- [Tasks]
1. Summarize Conard's argument on inequality in two sentences.
2. In Conard's argument on inequality, what change in American productivity growth is cited?

- [Text passage]

┄┄┄┄┄┄

INEQUALITY IS GOOD: “Joe argues the rich have garnered an increasing share of income by unproductively manipulating government policies, which slows overall G.D.P. growth,” Conard wrote. “His hypothesis doesn’t explain why American productivity growth has accelerated from 1.2 percent per year in the 1970s and ’80s to 2 percent per year since the commercialization of the Internet, while Europe’s and Japan’s productivity growth has slowed considerably relative to the United States despite similarly educated workforces and access to the same technology. Nor does it explain why United States employment and total middle-class income have grown more than twice as fast as Europe’s and Japan’s since the 1980s.
“I argue that the payoffs for successful risk-taking needed to produce innovation were higher in the United States for a variety of reasons, including government policies, at a time when the commercialization of the Internet opened a rich window of untapped investment opportunities. Higher payoffs motivated more risk-taking and investment (properly measured to include the wages of innovators). This had a powerful compounding effect over time. Success raised the bar for success. Talented American workers worked longer hours, took more risk and earned more income than their counterparts in Europe who diminished their work effort. Success produced new companies, like Google and Facebook, that provided valuable on-the-job training, which increased their workforces’ chances of success. Success put equity into the hands of investors more willing to bear the risks needed to produce innovation. While some critics call this ‘trickle down,’ even liberal economists, like Dean Baker, agree the benefits from investment and innovation are at least five times more valuable to non-investors than investors.
“I believe Joe and I share the same objective: growing middle- and working-class employment and incomes as fast as possible. We should grow concerned about income inequality when it sets back this objective — if and when the rich use their wealth to thwart innovation or to take rightfully earned income away from the middle class and the working poor, for example. Joe claims we have reached that point, but comparisons to Europe and Japan make that hard to believe. In addition to faster growth, the top 10 percent in the United States pays a substantially greater share of taxes relative to their share of income than their counterparts in Europe and Japan. And higher government expenditures in Europe are funded by higher taxes on the middle class, not the top 10 percent. This would not be the case if the rich controlled the American political process to their advantage.
“We should also grow concerned when a backlash to inequality threatens to dampen the incentives for the risk-taking needed to produce innovation and employment growth. In the aftermath of the financial crisis, slow growth and high unemployment have fomented this backlash. But the slow growth of Europe and Japan demonstrates that we should be far more concerned about the difficulty of generating employment growth in high-wage economies than reducing income inequality. So far, the United States has proven to be the superior real-world alternative by a wide margin. As I argue in my book, theoretical alternatives, like Joe’s, are fraught with unintended consequences: in this case, slower employment growth.”

┄┄┄┄┄┄

- [Stored dataset items]
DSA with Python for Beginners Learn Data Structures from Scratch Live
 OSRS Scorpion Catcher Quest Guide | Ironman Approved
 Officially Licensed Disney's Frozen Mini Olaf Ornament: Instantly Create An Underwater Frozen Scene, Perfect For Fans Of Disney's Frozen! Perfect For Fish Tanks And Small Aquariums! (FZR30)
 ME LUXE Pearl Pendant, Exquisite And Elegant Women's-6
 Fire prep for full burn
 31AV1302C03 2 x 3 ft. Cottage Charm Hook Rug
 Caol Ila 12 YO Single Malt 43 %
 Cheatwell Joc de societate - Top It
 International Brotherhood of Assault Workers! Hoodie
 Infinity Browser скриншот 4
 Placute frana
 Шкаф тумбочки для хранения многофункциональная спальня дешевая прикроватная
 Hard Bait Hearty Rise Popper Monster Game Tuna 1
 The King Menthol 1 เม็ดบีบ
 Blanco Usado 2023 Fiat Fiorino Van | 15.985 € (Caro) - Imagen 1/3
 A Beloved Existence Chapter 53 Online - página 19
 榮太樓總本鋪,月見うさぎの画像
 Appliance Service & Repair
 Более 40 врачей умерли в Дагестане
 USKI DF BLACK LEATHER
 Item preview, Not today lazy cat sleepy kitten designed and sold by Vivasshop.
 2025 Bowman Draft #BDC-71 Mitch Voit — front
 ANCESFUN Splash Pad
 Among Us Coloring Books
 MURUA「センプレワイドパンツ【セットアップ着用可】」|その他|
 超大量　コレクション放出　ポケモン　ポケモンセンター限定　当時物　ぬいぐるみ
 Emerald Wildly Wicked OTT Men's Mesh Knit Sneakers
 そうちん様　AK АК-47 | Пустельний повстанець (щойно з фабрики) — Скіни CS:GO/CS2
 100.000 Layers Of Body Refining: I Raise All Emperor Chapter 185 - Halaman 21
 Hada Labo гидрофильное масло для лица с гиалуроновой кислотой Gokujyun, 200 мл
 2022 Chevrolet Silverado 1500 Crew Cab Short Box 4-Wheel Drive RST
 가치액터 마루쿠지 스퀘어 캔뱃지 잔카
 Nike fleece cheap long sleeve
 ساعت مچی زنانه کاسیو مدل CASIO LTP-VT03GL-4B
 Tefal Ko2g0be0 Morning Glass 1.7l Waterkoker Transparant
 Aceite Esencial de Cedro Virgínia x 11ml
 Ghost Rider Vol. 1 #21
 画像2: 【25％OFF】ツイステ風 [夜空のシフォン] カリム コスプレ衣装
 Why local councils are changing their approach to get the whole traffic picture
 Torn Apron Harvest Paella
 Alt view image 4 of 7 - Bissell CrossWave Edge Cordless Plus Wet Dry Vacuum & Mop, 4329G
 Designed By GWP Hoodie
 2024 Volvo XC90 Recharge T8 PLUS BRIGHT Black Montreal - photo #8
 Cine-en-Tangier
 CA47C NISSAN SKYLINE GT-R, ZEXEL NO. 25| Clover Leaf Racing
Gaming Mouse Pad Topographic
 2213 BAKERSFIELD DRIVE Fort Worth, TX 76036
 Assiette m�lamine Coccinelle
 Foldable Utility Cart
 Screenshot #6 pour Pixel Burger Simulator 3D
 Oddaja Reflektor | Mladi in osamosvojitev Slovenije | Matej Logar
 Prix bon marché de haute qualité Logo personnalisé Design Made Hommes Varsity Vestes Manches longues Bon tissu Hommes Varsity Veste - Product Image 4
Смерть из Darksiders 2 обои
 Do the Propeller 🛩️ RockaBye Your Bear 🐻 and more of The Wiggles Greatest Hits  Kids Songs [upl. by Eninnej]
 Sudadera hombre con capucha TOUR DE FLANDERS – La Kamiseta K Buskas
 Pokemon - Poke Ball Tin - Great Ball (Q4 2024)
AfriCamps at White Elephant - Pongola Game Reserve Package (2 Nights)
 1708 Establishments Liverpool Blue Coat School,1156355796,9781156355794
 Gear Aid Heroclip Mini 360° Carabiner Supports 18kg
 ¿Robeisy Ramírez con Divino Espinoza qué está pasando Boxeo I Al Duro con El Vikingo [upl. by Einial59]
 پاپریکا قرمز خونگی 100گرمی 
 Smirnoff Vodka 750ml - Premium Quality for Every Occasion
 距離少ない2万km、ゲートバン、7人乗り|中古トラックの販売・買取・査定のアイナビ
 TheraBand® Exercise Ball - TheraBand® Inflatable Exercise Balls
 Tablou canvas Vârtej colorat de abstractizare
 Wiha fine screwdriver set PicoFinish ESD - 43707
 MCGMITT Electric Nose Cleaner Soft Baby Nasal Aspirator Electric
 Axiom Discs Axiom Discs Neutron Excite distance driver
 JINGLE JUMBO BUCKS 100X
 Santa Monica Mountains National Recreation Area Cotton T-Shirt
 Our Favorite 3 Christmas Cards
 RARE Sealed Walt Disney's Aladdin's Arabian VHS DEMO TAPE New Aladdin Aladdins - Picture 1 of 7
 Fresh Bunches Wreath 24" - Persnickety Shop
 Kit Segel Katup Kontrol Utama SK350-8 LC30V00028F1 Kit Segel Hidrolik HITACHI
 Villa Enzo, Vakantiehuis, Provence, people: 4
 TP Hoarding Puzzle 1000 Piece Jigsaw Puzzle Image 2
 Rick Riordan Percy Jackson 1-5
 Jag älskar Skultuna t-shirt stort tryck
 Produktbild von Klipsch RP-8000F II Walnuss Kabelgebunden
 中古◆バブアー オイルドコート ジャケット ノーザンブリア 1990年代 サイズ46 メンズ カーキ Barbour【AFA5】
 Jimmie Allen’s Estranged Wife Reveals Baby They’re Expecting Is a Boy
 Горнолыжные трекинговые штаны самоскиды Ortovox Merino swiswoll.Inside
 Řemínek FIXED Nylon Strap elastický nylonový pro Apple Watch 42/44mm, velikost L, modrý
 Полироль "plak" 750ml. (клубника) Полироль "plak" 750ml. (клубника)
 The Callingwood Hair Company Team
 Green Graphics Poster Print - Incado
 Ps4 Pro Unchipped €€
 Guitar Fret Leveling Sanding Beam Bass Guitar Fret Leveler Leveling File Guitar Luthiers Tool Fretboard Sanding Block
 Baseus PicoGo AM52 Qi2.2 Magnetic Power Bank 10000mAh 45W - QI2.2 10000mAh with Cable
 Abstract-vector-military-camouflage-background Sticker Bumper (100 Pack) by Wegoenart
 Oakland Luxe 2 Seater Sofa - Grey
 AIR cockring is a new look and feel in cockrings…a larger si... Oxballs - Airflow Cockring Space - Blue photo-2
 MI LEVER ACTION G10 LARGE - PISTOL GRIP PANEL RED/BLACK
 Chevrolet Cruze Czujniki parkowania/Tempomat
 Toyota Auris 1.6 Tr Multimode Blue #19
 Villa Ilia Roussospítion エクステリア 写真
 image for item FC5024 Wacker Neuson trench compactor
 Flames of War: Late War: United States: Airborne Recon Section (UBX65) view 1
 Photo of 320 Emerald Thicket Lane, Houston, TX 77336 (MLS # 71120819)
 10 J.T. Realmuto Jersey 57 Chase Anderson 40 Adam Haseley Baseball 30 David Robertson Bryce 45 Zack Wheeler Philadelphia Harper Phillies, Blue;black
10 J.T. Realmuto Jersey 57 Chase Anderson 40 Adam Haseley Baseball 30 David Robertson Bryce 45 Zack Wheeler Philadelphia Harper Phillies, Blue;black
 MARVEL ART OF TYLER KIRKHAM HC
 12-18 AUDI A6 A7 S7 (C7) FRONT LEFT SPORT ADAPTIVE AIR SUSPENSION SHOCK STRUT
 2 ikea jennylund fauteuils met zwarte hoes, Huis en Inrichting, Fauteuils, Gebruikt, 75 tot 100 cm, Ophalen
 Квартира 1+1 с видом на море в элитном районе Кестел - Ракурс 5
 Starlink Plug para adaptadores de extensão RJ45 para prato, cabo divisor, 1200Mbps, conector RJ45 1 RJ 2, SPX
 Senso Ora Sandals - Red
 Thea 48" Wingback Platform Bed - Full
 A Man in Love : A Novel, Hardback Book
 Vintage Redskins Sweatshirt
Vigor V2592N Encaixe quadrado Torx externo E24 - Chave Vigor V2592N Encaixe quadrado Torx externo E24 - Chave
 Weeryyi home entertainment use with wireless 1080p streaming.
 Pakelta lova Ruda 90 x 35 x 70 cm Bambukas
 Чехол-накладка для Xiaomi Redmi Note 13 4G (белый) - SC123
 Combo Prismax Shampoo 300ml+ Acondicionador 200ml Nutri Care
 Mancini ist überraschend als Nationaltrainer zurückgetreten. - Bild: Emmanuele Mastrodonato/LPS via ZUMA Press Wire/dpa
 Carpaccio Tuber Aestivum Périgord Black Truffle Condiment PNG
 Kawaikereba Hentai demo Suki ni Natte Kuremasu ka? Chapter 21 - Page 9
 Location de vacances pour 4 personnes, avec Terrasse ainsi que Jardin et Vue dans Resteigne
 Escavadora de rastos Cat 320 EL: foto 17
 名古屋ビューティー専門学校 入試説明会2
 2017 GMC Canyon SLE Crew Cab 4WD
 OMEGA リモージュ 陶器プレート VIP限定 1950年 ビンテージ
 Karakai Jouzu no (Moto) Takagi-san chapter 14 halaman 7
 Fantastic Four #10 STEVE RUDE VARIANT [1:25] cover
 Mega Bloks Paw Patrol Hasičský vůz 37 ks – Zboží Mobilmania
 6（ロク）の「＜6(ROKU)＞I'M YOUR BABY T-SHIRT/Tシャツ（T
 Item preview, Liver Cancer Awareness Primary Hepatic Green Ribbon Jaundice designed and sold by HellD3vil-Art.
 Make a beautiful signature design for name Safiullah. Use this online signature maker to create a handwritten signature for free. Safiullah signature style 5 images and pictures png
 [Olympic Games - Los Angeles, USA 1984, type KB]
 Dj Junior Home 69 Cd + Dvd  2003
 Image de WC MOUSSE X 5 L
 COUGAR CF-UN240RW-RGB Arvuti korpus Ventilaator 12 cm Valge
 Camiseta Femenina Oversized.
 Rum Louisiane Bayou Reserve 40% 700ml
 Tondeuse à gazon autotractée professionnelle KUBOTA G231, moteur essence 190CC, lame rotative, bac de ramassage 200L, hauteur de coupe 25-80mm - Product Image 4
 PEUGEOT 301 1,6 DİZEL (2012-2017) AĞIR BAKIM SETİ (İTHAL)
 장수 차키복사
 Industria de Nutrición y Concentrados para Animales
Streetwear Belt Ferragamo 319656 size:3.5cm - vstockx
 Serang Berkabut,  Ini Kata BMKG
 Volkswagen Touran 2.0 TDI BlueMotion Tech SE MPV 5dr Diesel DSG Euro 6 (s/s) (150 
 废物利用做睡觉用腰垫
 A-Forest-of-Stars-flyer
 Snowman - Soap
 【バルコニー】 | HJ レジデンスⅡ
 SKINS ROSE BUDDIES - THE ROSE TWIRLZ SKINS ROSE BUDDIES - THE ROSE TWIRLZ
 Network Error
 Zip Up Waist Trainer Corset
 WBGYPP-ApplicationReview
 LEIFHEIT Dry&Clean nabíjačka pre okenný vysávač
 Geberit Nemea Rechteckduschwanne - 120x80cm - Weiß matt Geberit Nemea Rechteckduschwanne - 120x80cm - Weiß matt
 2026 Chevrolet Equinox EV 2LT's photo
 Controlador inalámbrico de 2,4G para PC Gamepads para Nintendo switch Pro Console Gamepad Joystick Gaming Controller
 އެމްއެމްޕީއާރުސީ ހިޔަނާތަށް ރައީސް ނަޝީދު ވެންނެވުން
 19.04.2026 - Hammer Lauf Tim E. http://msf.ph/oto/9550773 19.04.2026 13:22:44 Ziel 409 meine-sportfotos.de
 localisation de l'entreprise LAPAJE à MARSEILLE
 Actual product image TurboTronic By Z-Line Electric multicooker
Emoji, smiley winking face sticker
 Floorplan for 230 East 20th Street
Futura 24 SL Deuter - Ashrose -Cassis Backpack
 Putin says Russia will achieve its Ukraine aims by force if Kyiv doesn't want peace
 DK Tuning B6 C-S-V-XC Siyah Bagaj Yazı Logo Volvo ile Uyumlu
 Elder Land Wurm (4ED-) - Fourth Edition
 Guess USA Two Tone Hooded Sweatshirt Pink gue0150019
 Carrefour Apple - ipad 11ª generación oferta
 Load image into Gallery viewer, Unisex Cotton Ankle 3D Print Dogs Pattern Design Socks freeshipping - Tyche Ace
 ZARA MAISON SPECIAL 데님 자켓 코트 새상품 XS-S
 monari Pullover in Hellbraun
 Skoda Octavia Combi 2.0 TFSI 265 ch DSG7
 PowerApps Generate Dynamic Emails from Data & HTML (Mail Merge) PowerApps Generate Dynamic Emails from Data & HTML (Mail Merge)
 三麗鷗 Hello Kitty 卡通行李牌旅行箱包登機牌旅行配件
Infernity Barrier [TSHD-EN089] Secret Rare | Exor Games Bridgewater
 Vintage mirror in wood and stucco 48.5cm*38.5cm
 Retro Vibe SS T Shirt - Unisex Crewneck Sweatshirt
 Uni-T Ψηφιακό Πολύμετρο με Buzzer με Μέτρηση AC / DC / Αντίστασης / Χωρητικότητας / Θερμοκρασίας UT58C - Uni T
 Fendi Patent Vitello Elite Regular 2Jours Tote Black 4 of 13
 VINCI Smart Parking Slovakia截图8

┄┄┄┄┄┄

- [Answer section]
1. Conard argues that higher payoffs for successful risk-taking in the United States, together with the commercialization of the Internet, drove more investment and innovation, which explains faster American productivity, employment, and middle-class income growth than in Europe and Japan. He holds that inequality should be a concern only when it sets back middle- and working-class growth or when a backlash against it dampens incentives for risk-taking, and he maintains that the United States has proven the superior alternative.

2. It accelerated from 1.2 percent per year in the 1970s and '80s to 2 percent per year since the commercialization of the Internet.